Verona

Stadt der Liebenden

Gegründet im ersten Jahrhundert v. Chr., wurde sie zur Römerzeit, dank ihrer geografischen Lage zu einer Stadtsiedlung, von denen noch prunkvolle Zeugnisse erhalten sind, von der Arena des römischen Theaters, über dem Bogen dei Gavi in Porta Borsari bis zur archäologischen Stätte Porta Leoni. 

Sie wurde für eine lange Zeit von den Barbaren eingenommen und hatte ihren Höhepunkt während der Dynastie der Scaligern (13. - 14. Jh.). Weiter gibt es auch das Verona der mittelalterlichen Kommunen, das Verona der französischen sowie der österreichischen Herrschaft und dann natürlich das italienische Verona aus der Zeit des Risorgimento. Diese Stadt ist voller Gesichter und deren Geschichte ist eine Zusammenfassung der Geschichte Italiens, wie man an den Werken aus römischer Zeit, den mittelalterlichen Straßen und den Palazzi aus der Renaissance sehen kann. 

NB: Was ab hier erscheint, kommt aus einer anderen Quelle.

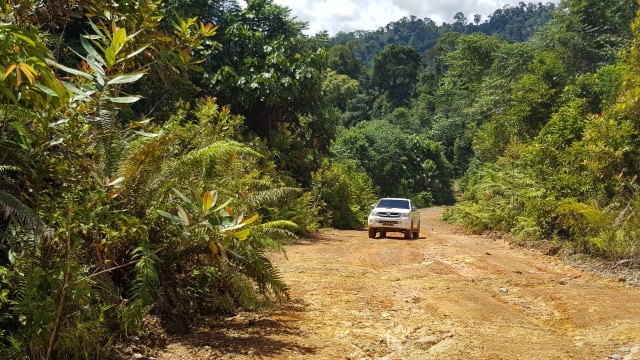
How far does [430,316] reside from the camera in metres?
7.13

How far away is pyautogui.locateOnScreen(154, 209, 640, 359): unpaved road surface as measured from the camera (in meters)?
5.68

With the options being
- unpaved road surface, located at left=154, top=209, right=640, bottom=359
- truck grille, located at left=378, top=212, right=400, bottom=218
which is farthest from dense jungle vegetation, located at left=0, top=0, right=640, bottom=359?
truck grille, located at left=378, top=212, right=400, bottom=218

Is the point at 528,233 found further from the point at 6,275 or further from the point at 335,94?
the point at 335,94

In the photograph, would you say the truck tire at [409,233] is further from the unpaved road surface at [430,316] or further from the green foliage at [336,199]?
the unpaved road surface at [430,316]

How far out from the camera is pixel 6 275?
13.7ft

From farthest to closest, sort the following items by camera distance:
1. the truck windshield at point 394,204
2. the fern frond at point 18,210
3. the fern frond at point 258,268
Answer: the truck windshield at point 394,204
the fern frond at point 258,268
the fern frond at point 18,210

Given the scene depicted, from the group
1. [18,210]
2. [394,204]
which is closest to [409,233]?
[394,204]

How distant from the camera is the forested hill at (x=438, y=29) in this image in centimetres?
16450

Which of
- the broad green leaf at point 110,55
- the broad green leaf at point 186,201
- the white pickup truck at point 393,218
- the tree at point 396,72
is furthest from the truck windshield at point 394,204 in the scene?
the tree at point 396,72

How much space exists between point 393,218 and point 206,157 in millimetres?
12351

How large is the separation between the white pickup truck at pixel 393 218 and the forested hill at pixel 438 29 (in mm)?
142326

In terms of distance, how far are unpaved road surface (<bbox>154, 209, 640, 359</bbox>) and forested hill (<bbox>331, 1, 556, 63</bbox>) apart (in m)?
150

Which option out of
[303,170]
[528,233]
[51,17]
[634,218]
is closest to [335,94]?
[303,170]

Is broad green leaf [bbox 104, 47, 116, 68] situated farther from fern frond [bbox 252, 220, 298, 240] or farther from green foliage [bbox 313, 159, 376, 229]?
green foliage [bbox 313, 159, 376, 229]
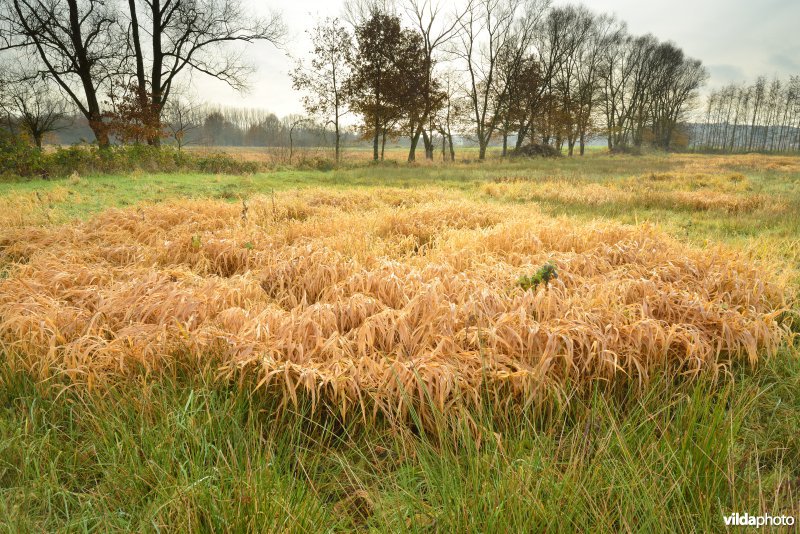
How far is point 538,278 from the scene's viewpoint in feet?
10.0

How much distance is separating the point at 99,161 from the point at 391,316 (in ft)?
56.5

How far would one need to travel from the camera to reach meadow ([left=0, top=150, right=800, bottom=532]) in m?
1.31

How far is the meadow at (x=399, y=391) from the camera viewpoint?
1.31 meters

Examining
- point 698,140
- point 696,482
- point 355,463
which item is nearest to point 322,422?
point 355,463

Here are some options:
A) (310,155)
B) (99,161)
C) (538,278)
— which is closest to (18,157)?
(99,161)

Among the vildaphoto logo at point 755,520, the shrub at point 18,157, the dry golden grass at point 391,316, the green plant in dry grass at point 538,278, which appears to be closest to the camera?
the vildaphoto logo at point 755,520

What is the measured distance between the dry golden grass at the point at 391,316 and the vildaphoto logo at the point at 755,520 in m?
0.80

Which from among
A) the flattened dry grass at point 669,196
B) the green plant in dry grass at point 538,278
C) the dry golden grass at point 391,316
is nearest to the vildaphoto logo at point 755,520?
the dry golden grass at point 391,316

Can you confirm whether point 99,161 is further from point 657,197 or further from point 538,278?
point 657,197

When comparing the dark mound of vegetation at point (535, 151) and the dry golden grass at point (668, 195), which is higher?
the dark mound of vegetation at point (535, 151)

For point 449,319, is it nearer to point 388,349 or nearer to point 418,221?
point 388,349

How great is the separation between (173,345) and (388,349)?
3.99 feet

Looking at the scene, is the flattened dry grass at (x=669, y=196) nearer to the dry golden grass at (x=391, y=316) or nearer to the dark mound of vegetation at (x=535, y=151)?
the dry golden grass at (x=391, y=316)

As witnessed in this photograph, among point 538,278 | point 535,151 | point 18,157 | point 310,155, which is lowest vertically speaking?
point 538,278
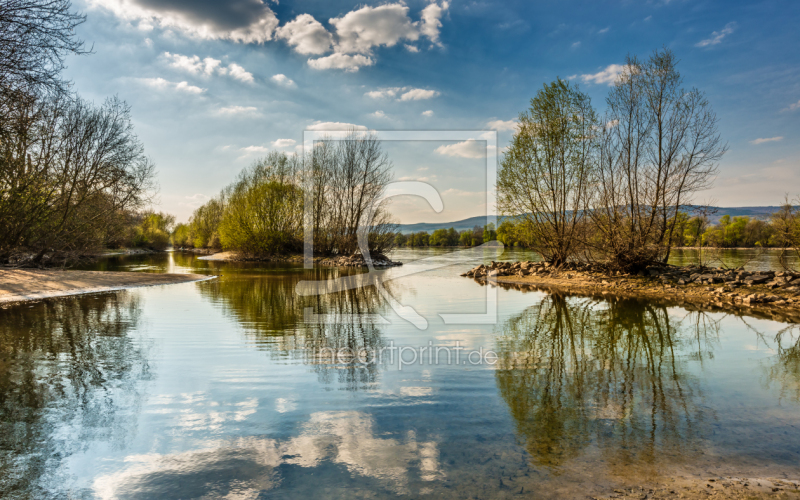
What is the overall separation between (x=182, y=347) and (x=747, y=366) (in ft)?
34.9

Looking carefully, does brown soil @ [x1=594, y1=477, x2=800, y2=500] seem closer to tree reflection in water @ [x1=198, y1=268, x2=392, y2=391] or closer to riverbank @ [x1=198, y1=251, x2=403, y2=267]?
tree reflection in water @ [x1=198, y1=268, x2=392, y2=391]

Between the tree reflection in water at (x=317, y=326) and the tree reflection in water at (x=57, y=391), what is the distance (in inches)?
99.3

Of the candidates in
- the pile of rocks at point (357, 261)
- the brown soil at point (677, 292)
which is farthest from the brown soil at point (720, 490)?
the pile of rocks at point (357, 261)

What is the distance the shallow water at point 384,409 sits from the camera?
3.51 meters

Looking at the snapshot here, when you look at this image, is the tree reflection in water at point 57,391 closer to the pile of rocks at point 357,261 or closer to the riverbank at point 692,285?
the riverbank at point 692,285

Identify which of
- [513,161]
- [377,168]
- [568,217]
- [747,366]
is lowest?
[747,366]

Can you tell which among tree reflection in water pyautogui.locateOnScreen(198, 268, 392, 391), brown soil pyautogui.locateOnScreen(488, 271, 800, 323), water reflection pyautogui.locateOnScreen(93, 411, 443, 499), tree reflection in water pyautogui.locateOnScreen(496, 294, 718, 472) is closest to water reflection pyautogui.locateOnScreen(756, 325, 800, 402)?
tree reflection in water pyautogui.locateOnScreen(496, 294, 718, 472)

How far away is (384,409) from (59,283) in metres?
19.5

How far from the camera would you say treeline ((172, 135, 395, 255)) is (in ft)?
143

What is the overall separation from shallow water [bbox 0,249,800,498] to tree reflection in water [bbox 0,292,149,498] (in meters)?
0.03

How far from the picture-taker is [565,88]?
74.7 feet

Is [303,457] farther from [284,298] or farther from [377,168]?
[377,168]

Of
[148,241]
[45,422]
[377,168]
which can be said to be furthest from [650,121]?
[148,241]

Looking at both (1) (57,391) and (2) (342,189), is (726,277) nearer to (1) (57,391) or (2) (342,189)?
(1) (57,391)
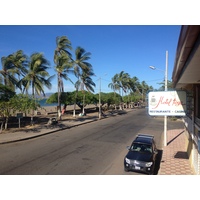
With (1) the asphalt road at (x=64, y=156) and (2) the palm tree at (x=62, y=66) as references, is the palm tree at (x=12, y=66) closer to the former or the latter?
(2) the palm tree at (x=62, y=66)

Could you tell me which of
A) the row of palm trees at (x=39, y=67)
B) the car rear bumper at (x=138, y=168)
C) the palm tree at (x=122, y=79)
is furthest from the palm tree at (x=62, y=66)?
the palm tree at (x=122, y=79)

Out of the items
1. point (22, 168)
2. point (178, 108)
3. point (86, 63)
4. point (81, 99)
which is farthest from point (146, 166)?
point (81, 99)

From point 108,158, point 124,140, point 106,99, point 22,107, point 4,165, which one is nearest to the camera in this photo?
point 4,165

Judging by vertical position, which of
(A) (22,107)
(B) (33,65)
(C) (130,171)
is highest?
(B) (33,65)

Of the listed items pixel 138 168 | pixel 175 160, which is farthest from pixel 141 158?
pixel 175 160

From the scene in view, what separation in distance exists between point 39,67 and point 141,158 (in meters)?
21.2

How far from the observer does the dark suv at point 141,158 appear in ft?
34.7

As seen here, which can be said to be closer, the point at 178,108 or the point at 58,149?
the point at 178,108

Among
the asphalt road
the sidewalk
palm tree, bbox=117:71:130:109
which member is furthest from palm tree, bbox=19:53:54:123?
palm tree, bbox=117:71:130:109

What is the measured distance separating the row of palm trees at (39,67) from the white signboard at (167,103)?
21.0m

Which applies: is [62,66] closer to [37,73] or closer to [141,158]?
[37,73]

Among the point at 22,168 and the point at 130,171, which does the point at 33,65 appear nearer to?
the point at 22,168

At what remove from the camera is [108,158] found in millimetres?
13078

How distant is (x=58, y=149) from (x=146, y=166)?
22.6ft
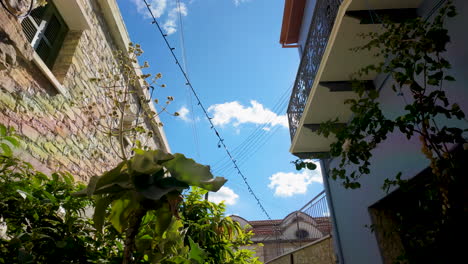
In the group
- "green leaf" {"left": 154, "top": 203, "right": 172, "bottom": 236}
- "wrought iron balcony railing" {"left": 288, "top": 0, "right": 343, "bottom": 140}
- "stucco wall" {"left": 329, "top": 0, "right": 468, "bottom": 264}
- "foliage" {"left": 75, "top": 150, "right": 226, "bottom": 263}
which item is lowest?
"green leaf" {"left": 154, "top": 203, "right": 172, "bottom": 236}

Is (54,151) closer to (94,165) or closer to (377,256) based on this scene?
(94,165)

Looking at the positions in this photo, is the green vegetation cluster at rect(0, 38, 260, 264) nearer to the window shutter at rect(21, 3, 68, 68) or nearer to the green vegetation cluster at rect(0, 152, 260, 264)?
the green vegetation cluster at rect(0, 152, 260, 264)

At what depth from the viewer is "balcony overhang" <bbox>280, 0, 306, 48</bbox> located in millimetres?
6289

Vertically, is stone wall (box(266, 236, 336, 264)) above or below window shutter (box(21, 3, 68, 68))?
below

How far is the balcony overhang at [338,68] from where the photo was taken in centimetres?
281

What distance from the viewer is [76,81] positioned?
10.7 feet

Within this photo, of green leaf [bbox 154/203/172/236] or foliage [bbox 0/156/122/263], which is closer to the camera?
green leaf [bbox 154/203/172/236]

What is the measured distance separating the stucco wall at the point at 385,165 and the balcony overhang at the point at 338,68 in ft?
1.21

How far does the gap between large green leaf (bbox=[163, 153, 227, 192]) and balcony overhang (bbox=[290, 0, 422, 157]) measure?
199 cm

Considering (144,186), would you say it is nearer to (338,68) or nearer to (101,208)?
(101,208)

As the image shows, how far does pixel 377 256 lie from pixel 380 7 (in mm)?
2878

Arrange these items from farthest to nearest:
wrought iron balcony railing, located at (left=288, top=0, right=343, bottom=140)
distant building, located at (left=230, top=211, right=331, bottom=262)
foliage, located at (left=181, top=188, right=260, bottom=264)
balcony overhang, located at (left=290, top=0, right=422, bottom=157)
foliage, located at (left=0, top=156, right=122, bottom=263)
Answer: distant building, located at (left=230, top=211, right=331, bottom=262) < wrought iron balcony railing, located at (left=288, top=0, right=343, bottom=140) < balcony overhang, located at (left=290, top=0, right=422, bottom=157) < foliage, located at (left=181, top=188, right=260, bottom=264) < foliage, located at (left=0, top=156, right=122, bottom=263)

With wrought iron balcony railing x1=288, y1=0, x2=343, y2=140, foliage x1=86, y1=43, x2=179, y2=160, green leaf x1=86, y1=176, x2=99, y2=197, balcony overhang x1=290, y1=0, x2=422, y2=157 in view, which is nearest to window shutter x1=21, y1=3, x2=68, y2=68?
foliage x1=86, y1=43, x2=179, y2=160

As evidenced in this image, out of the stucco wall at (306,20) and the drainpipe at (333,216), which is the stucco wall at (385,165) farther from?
the stucco wall at (306,20)
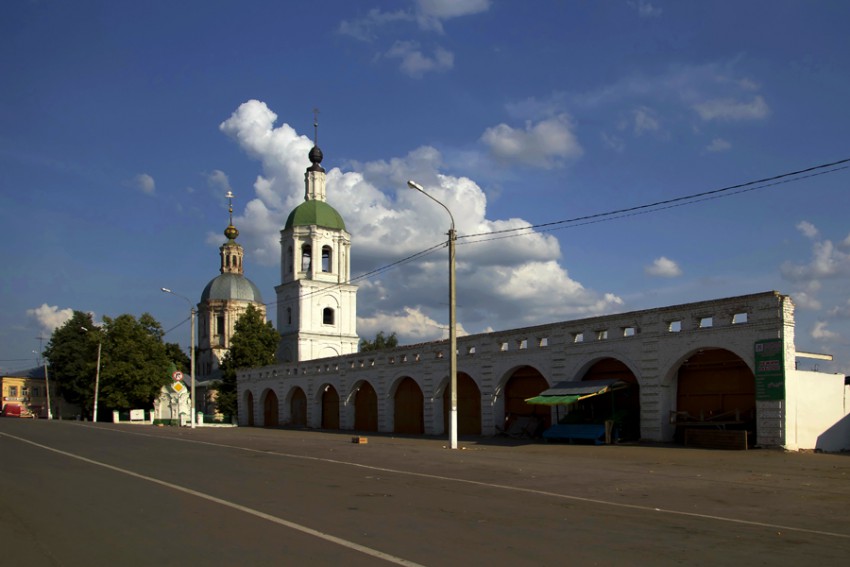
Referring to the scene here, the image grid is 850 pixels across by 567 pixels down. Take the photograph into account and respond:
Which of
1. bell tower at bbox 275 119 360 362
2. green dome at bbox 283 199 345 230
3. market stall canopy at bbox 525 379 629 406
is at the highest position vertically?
green dome at bbox 283 199 345 230

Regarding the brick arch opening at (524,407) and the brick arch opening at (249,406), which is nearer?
the brick arch opening at (524,407)

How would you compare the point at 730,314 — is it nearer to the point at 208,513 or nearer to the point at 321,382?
the point at 208,513

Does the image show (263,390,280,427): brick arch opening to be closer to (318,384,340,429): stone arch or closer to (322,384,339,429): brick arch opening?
(318,384,340,429): stone arch

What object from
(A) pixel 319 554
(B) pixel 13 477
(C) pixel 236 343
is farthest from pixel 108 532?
(C) pixel 236 343

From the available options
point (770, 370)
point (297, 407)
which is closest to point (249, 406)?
point (297, 407)

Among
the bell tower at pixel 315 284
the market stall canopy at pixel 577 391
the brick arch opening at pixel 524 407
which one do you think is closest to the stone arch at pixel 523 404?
the brick arch opening at pixel 524 407

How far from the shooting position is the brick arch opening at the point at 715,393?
23828mm

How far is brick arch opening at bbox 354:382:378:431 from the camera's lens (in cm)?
4403

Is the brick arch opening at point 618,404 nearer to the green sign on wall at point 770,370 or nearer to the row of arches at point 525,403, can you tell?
the row of arches at point 525,403

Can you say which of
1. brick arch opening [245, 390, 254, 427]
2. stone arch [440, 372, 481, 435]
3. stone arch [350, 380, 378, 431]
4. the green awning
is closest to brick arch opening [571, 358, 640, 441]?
the green awning

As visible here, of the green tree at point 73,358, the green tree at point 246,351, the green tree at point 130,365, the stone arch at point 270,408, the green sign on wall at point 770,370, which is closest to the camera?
the green sign on wall at point 770,370

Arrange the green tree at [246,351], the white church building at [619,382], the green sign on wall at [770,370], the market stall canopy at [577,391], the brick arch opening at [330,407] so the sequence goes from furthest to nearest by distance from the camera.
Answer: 1. the green tree at [246,351]
2. the brick arch opening at [330,407]
3. the market stall canopy at [577,391]
4. the white church building at [619,382]
5. the green sign on wall at [770,370]

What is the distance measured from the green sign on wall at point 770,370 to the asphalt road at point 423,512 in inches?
116

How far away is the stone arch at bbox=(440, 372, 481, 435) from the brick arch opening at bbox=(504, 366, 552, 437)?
1.97 m
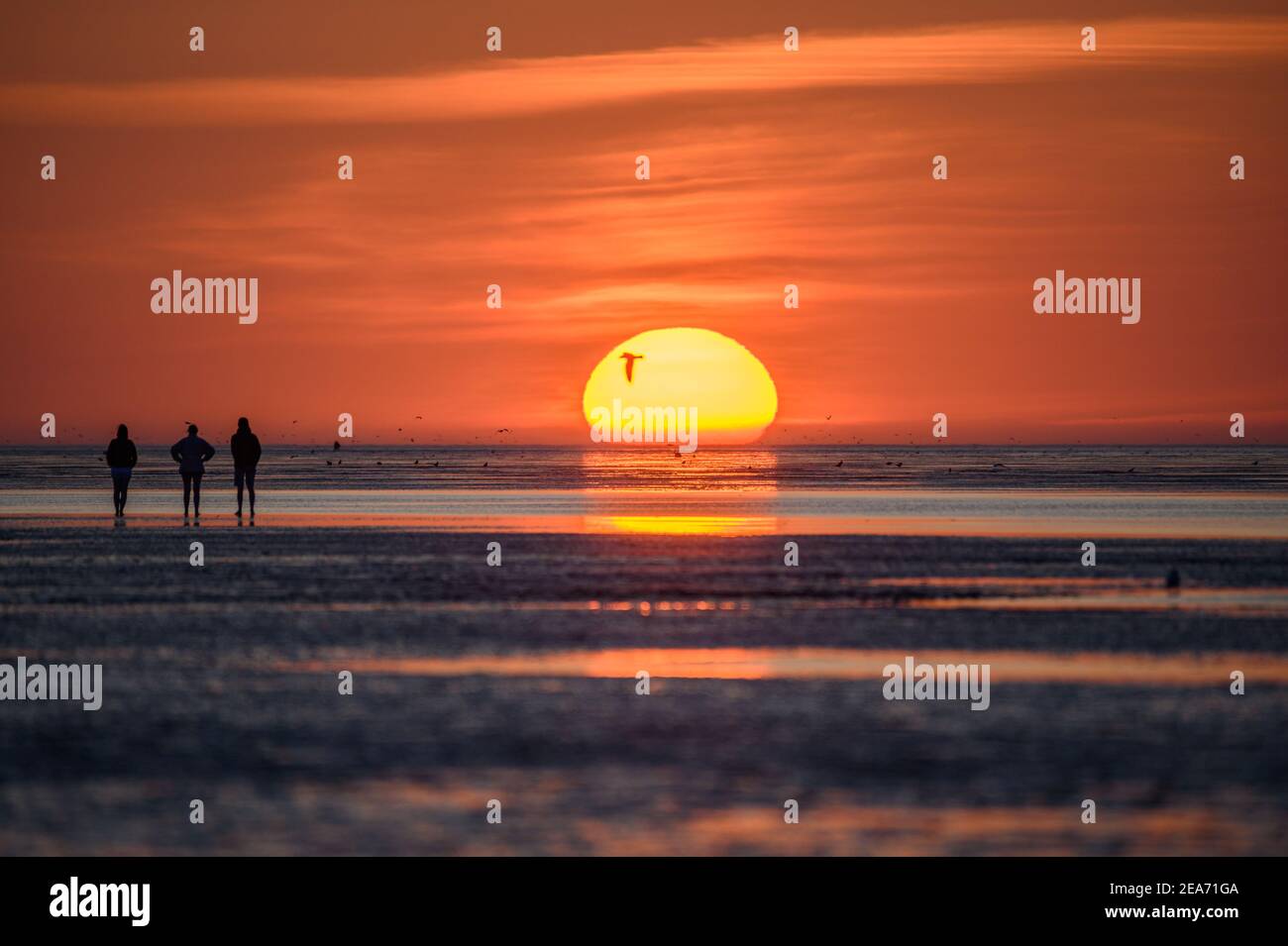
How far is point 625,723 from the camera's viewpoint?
1555 centimetres

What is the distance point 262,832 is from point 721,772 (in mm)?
3786

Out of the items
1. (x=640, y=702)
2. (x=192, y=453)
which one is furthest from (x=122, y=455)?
(x=640, y=702)

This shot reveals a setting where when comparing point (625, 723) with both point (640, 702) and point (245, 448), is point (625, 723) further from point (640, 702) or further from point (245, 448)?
point (245, 448)

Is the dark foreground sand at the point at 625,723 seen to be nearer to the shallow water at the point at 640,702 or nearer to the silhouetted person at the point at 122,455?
the shallow water at the point at 640,702

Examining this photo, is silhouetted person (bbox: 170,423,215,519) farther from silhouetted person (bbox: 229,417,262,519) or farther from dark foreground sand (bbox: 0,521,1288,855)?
dark foreground sand (bbox: 0,521,1288,855)

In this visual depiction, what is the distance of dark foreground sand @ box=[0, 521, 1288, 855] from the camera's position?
11.9 m

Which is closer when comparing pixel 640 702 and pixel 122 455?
pixel 640 702

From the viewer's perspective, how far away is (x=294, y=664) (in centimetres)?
1905

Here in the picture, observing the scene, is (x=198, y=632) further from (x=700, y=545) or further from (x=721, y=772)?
(x=700, y=545)

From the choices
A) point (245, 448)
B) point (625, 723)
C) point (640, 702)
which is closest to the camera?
point (625, 723)

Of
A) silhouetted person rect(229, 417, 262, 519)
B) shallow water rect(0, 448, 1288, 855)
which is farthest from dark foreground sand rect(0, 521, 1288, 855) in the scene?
silhouetted person rect(229, 417, 262, 519)

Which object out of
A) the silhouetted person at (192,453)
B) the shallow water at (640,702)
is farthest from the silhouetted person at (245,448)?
the shallow water at (640,702)

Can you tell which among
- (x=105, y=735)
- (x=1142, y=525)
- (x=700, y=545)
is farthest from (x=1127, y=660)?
(x=1142, y=525)

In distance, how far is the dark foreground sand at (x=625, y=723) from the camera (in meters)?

Handelszentrum ist die Piazza delle Erbe, da wo einst das Forum der Römer stand.  Dieser Platz fasst die verschiedenen historischen Epochen zusammen, mit den Palazzi aus dem 14. Jh. wie das Palazzo Casa dei Mercanti, der gemalten Fassaden der Palazzi Case Mazzanti und dem Brunnen Madonna di Verona mit seiner zentralen römischen Statue. Der Römerzeit wird auch das Symbolmonument der Stadt zugeschrieben, die Arena  (1. Jh. v. Chr.), die für Gladiatorenkämpfe errichtet wurde und die, nach einer Zeit der Verwahrlosung wieder für Theateraufführungen genutzt wurde, um ab 1913, mit der Erstaufführung der Aida, zu einer weltweit angesehenen Bühne zu werden. Das antike römische Theater befindet sich am anderen Ufer des Flusses Adige, neben einem Hügel. Ebenfalls aus Römerzeit ist das Tor Porta dei  Borsari der antike Zugang zur Stadt.  Das Verona der Romanik ist das des imposanten Doms San Zeno, während Castelvecchio am Ufer des Adige das Symbol der mittelalterlichen Macht der Scaligern ist, denen die Stadt auch den Bau der massiven, zinnenbekrönten Festungsbrücke, dem Poste Scaligero, verdankt. Castelvecchio wurde Mitte des 14. Jh. errichtet und war der Wohnsitz von Cangrande della Scala, beherbergt jedoch heute das Stadtmuseum für Kunst.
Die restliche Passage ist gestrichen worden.